|Title||Remote sensing research in hydrometeorology|
|Publication Type||Journal Article|
|Year of Publication||2003|
|Authors||Kustas W.P, French A.N., Hatefield J.L., Jackson T.J., Moran S.M., Rango A., Ritchie J.E., Schmugge T.J.|
|Journal||Photogrammetric Engineering and Remote Sensing|
|ARIS Log Number||122489|
|Keywords||hydrometeorology, remote sensing|
An overview of remote sensing research in hydrometeorology, with an emphasis on the major contributions that have been made by United States Department of Agriculture- Agricultural Research Service (USDA-ARS) scientists, is provided. The major contributions are separated into deriving from remote sensing (1) hydrometeorological state variables and (2) energy fluxes, particularly evapotranspiration which includes plant water stress. For the state variables, remote sensing algorithms have been developed for estimating land surface temperatures from brightness temperature observations correcting for atmospheric and emissivity effects, estimating near-surface soil moisture from passive microwave remote sensing, determining snow cover from visible and snow water equivalent from microwave data, and estimating landscape roughness, topography, vegetation height, and fractional cover from lidar distancing technology. For the hydrometeorological fluxes, including plant water stress, models estimating evapotranspiration have been developed using land surface temperature as a key boundary condition with recent schemes designed to more reliably handle partial vegetation cover conditions.
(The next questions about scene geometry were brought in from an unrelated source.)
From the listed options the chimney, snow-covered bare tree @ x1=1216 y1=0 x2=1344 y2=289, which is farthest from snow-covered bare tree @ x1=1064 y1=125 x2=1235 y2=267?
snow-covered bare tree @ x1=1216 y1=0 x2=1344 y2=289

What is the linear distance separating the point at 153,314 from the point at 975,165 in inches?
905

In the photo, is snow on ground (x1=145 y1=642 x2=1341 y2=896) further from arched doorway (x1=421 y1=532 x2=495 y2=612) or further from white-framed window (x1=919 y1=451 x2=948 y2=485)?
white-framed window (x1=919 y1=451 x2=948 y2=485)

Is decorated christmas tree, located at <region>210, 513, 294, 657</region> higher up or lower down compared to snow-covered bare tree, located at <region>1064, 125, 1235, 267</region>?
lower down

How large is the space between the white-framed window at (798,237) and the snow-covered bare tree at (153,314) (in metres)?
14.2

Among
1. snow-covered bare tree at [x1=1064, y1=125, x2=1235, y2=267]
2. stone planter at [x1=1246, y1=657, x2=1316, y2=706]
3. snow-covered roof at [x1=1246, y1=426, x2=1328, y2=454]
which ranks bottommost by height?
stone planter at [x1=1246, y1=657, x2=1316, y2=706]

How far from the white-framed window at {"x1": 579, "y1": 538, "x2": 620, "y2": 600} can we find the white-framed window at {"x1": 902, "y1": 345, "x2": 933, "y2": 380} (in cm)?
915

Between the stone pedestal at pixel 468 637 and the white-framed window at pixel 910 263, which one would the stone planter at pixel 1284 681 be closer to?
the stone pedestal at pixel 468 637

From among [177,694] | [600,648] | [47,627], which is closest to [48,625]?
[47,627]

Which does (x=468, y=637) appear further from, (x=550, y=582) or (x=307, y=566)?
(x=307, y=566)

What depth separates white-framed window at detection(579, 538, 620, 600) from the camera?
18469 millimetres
These research efforts in estimating evapotranspiration with remotely sensed surface temperatures have been utilized by ARS researchers in the development of the Crop Water Stress Index and Water Deficit Index for assessing plant water stress. In addition, the development of the Thermal Kinetic Window and Crop Specific Temperatures have revealed the dynamic interactions among foliage temperature, plant species, and the physical environment. ARS researchers continue to develop new and improved remote sensing algorithms for evaluating state variables and fluxes. Moreover, they are involved in new research directions to address science questions impeding hydrometeorological research. These include investigating the utility of combining multifrequency remote sensing data for improved estimation of land surface properties, and incorporating remote sensing for evaluating the effects of landscape heterogeneity on atmospheric dynamics and mean air properties and resulting feedbacks on the land surface fluxes.